● WRITTEN TASK: Copy out, word for word, the lines of the material from the one containing "Is t-shirt sleeve (rect(82, 150, 151, 208))" through the end.

● DATASET CONTENT:

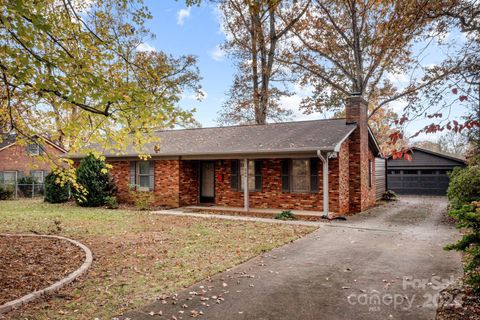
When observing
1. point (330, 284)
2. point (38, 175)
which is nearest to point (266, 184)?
point (330, 284)

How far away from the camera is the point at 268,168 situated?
14.3m

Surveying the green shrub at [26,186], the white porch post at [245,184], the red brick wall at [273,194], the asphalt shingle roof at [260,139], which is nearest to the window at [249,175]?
the red brick wall at [273,194]

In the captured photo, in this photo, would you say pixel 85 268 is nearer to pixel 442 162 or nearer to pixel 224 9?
pixel 224 9

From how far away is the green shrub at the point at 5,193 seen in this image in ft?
66.9

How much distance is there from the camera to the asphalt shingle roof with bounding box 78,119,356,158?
12773mm

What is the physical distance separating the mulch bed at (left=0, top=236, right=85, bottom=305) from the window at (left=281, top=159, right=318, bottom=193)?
8.43 meters

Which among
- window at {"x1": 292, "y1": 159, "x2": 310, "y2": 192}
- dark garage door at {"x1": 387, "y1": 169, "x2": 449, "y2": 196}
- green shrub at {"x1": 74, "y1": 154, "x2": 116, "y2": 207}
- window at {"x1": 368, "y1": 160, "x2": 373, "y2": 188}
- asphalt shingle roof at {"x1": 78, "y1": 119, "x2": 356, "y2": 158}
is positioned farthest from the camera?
dark garage door at {"x1": 387, "y1": 169, "x2": 449, "y2": 196}

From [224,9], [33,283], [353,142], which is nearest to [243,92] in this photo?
[224,9]

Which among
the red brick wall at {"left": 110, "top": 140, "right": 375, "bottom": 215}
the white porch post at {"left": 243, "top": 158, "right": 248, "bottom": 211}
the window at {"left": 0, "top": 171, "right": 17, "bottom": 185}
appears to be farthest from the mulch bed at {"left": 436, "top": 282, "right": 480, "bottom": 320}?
the window at {"left": 0, "top": 171, "right": 17, "bottom": 185}

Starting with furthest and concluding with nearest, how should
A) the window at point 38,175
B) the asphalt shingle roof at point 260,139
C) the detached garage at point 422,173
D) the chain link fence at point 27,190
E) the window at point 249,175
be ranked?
the window at point 38,175 → the detached garage at point 422,173 → the chain link fence at point 27,190 → the window at point 249,175 → the asphalt shingle roof at point 260,139

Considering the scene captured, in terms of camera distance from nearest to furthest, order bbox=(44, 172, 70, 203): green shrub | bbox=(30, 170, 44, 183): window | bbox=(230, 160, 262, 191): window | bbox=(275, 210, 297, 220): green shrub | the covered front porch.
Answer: bbox=(275, 210, 297, 220): green shrub
the covered front porch
bbox=(230, 160, 262, 191): window
bbox=(44, 172, 70, 203): green shrub
bbox=(30, 170, 44, 183): window

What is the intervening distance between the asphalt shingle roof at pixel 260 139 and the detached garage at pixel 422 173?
37.8 ft

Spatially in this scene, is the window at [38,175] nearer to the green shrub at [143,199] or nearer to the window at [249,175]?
the green shrub at [143,199]

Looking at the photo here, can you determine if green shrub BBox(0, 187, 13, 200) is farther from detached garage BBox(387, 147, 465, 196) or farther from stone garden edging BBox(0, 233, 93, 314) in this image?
detached garage BBox(387, 147, 465, 196)
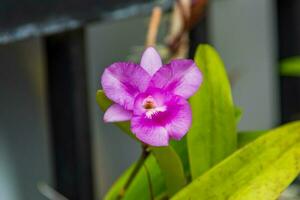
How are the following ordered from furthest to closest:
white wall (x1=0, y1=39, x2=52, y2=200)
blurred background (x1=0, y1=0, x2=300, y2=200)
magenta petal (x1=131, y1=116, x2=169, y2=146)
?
white wall (x1=0, y1=39, x2=52, y2=200) < blurred background (x1=0, y1=0, x2=300, y2=200) < magenta petal (x1=131, y1=116, x2=169, y2=146)

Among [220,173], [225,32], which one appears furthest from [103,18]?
[225,32]

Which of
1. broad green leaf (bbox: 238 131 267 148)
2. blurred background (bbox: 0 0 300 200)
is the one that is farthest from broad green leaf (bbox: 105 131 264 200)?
blurred background (bbox: 0 0 300 200)

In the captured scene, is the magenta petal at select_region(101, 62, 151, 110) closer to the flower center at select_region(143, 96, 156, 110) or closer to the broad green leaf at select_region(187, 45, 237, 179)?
the flower center at select_region(143, 96, 156, 110)

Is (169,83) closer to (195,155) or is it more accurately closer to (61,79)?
(195,155)

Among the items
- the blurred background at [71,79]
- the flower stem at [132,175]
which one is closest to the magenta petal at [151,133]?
the flower stem at [132,175]

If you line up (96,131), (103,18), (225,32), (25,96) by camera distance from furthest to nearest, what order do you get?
(225,32) < (96,131) < (25,96) < (103,18)

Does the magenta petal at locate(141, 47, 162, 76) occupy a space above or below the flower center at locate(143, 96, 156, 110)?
above
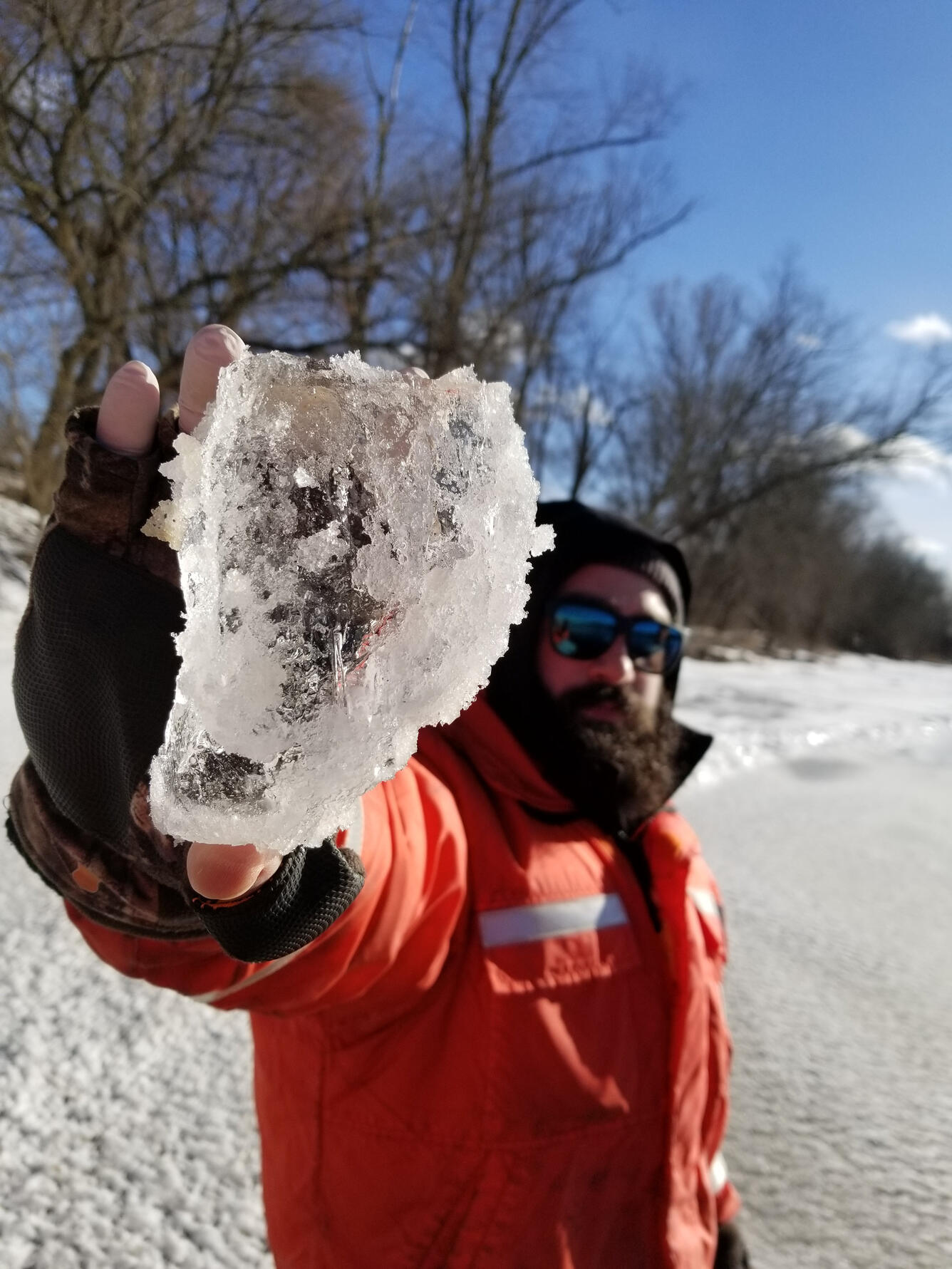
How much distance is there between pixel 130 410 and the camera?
474 millimetres

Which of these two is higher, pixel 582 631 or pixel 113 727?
pixel 582 631

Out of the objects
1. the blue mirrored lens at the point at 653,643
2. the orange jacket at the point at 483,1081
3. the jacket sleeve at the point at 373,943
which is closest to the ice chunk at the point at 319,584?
the jacket sleeve at the point at 373,943

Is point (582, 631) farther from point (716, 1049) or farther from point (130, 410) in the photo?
point (130, 410)

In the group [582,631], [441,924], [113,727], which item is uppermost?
[582,631]

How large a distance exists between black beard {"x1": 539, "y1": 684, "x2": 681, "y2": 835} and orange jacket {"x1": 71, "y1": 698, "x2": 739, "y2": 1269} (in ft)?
0.48

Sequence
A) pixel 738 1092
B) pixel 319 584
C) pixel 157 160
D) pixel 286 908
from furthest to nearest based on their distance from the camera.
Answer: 1. pixel 157 160
2. pixel 738 1092
3. pixel 286 908
4. pixel 319 584

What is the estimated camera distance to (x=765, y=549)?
16.5 metres

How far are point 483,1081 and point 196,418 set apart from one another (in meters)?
0.79

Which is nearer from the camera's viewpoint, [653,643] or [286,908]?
[286,908]

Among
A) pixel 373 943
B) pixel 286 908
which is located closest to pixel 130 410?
pixel 286 908

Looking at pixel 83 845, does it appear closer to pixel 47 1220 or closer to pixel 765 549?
pixel 47 1220

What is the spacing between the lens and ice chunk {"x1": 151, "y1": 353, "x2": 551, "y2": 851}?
0.37m

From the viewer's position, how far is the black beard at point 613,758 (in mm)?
1129

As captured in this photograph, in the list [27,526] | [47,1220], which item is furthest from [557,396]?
[47,1220]
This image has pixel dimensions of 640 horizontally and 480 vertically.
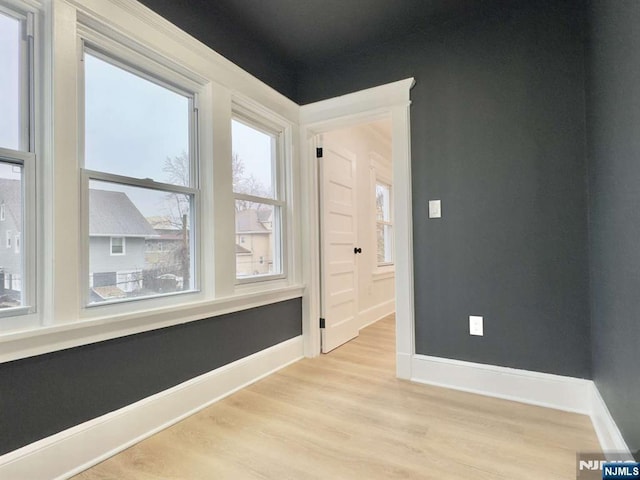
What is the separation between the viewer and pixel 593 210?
76.5 inches

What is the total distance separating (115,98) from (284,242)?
5.32ft

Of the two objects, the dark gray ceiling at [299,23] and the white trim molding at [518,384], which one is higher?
the dark gray ceiling at [299,23]

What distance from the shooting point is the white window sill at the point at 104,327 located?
137 centimetres

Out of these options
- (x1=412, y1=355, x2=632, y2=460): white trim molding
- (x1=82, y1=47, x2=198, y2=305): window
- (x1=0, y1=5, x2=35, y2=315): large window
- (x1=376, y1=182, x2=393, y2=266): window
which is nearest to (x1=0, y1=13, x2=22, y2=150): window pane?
(x1=0, y1=5, x2=35, y2=315): large window

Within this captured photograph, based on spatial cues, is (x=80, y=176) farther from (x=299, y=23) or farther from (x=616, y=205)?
(x=616, y=205)

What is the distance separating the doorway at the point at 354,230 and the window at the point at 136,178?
→ 1.37 meters

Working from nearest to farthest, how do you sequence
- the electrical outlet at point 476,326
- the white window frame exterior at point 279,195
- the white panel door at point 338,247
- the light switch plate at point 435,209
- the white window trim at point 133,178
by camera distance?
1. the white window trim at point 133,178
2. the electrical outlet at point 476,326
3. the light switch plate at point 435,209
4. the white window frame exterior at point 279,195
5. the white panel door at point 338,247

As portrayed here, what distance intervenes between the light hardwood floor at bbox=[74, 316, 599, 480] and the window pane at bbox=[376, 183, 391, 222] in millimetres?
3119

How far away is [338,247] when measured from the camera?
11.6 feet

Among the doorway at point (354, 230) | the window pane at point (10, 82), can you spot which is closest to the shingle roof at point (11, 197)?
the window pane at point (10, 82)

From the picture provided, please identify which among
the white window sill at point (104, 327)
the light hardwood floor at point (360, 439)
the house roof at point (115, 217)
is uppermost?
the house roof at point (115, 217)

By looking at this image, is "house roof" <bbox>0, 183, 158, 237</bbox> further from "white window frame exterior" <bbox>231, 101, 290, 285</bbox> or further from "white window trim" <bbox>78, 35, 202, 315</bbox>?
"white window frame exterior" <bbox>231, 101, 290, 285</bbox>

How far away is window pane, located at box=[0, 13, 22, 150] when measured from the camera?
1.43 metres

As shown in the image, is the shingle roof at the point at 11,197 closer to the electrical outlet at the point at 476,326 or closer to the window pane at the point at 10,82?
the window pane at the point at 10,82
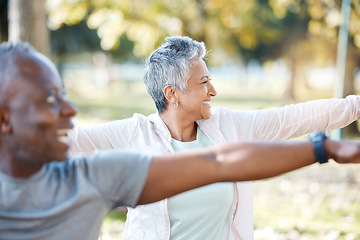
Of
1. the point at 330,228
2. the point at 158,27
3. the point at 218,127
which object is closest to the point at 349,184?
the point at 330,228

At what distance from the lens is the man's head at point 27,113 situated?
133 cm

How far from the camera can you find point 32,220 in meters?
1.33

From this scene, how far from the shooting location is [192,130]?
2.84m

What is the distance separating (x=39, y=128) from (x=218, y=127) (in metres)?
1.50

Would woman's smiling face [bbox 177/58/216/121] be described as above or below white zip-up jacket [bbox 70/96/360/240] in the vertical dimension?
above

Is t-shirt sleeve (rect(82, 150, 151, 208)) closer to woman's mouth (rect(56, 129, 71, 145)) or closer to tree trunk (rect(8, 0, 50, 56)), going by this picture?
woman's mouth (rect(56, 129, 71, 145))

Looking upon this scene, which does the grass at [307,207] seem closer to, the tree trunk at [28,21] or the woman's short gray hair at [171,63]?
the tree trunk at [28,21]

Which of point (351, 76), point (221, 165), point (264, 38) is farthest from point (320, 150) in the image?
point (264, 38)

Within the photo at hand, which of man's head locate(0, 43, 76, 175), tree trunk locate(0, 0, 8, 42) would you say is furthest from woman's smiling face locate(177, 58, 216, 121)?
tree trunk locate(0, 0, 8, 42)

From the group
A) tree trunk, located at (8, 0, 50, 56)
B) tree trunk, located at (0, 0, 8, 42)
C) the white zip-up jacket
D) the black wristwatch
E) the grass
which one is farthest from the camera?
tree trunk, located at (0, 0, 8, 42)

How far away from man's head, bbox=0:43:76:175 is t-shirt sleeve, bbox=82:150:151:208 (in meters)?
0.11

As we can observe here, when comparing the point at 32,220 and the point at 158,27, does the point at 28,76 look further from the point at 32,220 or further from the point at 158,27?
the point at 158,27

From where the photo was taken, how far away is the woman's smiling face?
9.19 feet

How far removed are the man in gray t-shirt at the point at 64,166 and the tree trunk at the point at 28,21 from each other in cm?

● EXERCISE RESPONSE:
Is t-shirt sleeve (rect(82, 150, 151, 208)) closer to woman's mouth (rect(56, 129, 71, 145)) or closer to tree trunk (rect(8, 0, 50, 56)), going by this picture?
woman's mouth (rect(56, 129, 71, 145))

Looking upon this scene, which does the grass at [307,207] seem closer to, the tree trunk at [28,21] or the woman's short gray hair at [171,63]?
the tree trunk at [28,21]

Which of point (351, 76), point (221, 165), point (264, 38) is farthest from point (320, 150) in the image?
point (264, 38)

Within the photo at hand, which of man's head locate(0, 43, 76, 175), tree trunk locate(0, 0, 8, 42) would you say is furthest from woman's smiling face locate(177, 58, 216, 121)?
tree trunk locate(0, 0, 8, 42)

From the group
A) tree trunk, located at (8, 0, 50, 56)
B) tree trunk, located at (0, 0, 8, 42)
C) the white zip-up jacket
D) the black wristwatch
E) the grass
which one is farthest from the camera?
tree trunk, located at (0, 0, 8, 42)

How far away from man's head, bbox=0:43:76:175 is t-shirt sleeve, bbox=82:150:151:208 (in meters)?
0.11

As we can observe here, when comparing the point at 32,220 and the point at 158,27, does the point at 28,76 look further from the point at 32,220 or further from the point at 158,27?
the point at 158,27

From where the photo was taken, how far away is the woman's smiling face?
9.19 feet

How far removed are the man in gray t-shirt at the point at 64,166 and the tree trunk at the point at 28,21 from each other in cm?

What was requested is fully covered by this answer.